ФРАГМЕНТ ДОКУМЕНТА.
____________
Мы сидим – три старых друга. Давно не виделись, поэтому основной предмет взаимного изумления – течение времени. Как быстро растут дети (шумный и смешной кудрявый мальчик лет семи – теперь двадцативосьмилетний работник консалтинговой фирмы, и понять это невозможно) и как болеют и умирают старшие родственники, которые совсем, казалось бы, недавно не были стариками. Пора бы привыкнуть. Нас троих много что объединяет, в том числе книги. И вдруг выясняется, что в подростковом возрасте каждый из нас читал книгу, которая знакома в поколении далеко не всем, поскольку речь не о Конан Дойле и Жюль Верне, – “Мой Дагестан” Расула Гамзатова. Мы даже можем кое-что процитировать из нее. Я помню эту серую обложку в серийном оформлении “Библиотеки «Дружбы народов»”. И наизусть помню многое из нее, помню и первый эпиграф – слова лакского народного поэта Абуталиба Гафурова: “Если ты выстрелишь в прошлое из пистолета, будущее выстрелит в тебя из пушки”. Мне не составило труда найти эту автобиографическую книгу-исповедь на полке. Здесь и эпизод с отцом Расула, поэтом и писателем Гамзатом Цадасой: мать просит детей не шуметь, потому что отец работает – читает. Чтение для писателя – это работа.

Выпал обильный снег, отчего стало светлее. Мы поставили елку. Хочется, как в детстве, спуститься к почтовому ящику, еще за три шага до него почувствовать запах свежей типографской краски, втянуть этот дивный аромат ноздрями и достать “Советский спорт” с поздравлением читателей с Новым годом – праздничный, в виде исключения синий цвет аншлага в черно-белой газете. Всё свежее: свежий снег, свежий лед, свежая газета.

Снег и снежная зима – почти единственное, что буквально способно напомнить Москву полувековой давности. Сумерки в снег – как световая ракета, сигнал, по которому, сделав уроки, пора выходить на хоккейную площадку во дворе.

И саундтрек хоккейного матча – что на дворовой площадке, что во дворце спорта – звук скрещиваемых клюшек, как потрескивающие в камине дрова.
____________
ФРАГМЕНТ ДАННЫХ.
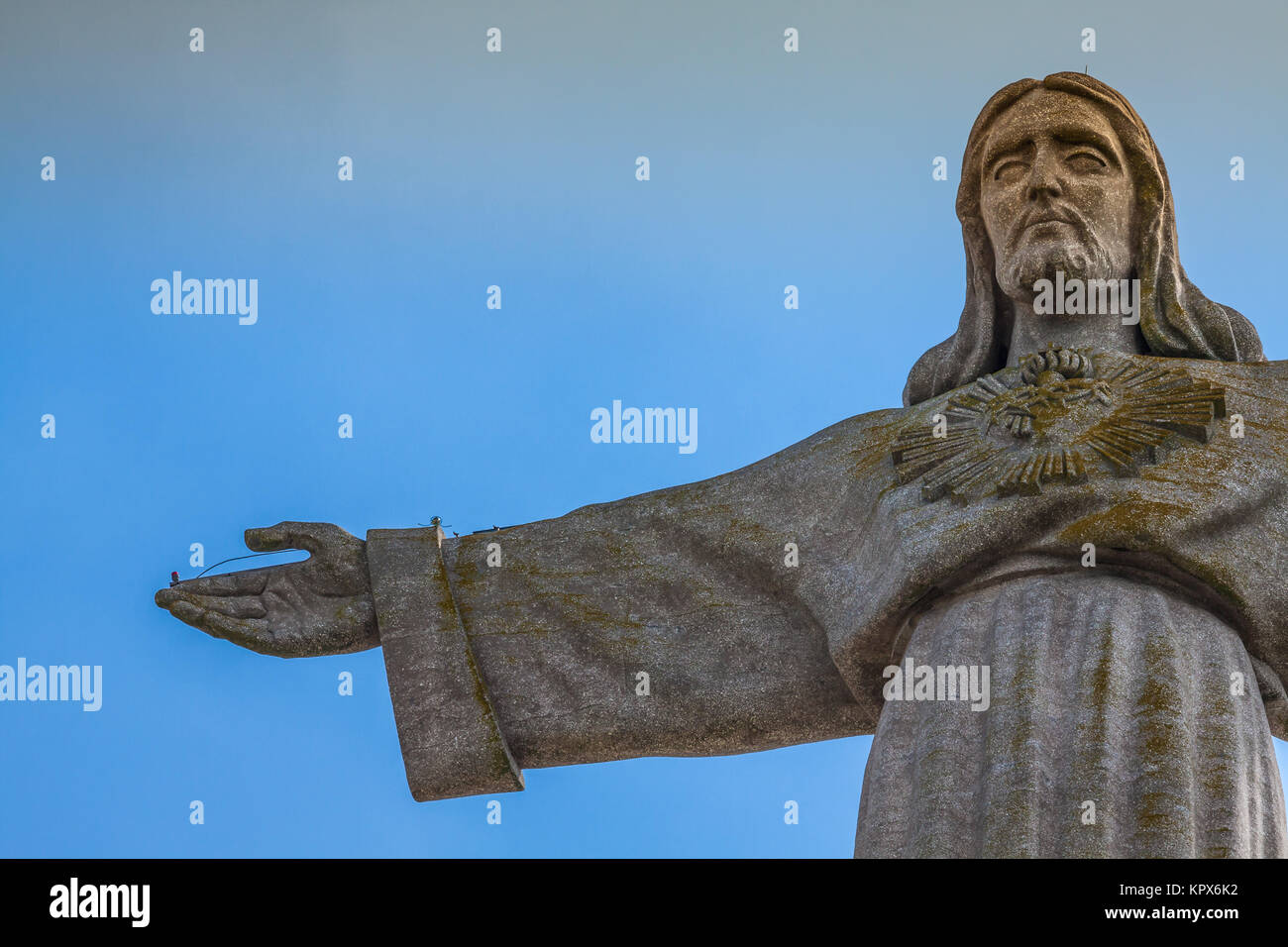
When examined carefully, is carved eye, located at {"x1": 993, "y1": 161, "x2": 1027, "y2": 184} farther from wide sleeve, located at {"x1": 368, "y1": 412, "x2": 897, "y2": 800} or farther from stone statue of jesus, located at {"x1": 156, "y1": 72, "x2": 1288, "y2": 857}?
wide sleeve, located at {"x1": 368, "y1": 412, "x2": 897, "y2": 800}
____________
ЗАДАНИЯ ДЛЯ РАБОТЫ.
a - Отредактируйте фрагмент документа: начните со слов «Снег и снежная» и остановитесь после слов «площадку во дворе.», заменив «Москву» на «Петербург».
b - Почему, согласно фрагменту документа, мать просила детей не шуметь? Ответьте одним–тремя предложениями.

ВЫПОЛНЕННОЕ УПРАЖНЕНИЕ.
a -
Снег и снежная зима – почти единственное, что буквально способно напомнить Петербург полувековой давности. Сумерки в снег – как световая ракета, сигнал, по которому, сделав уроки, пора выходить на хоккейную площадку во дворе.

b - Мать просила детей не шуметь, потому что их отец, Гамзат Цадаса, работал, то есть читал. Для писателя чтение — это работа.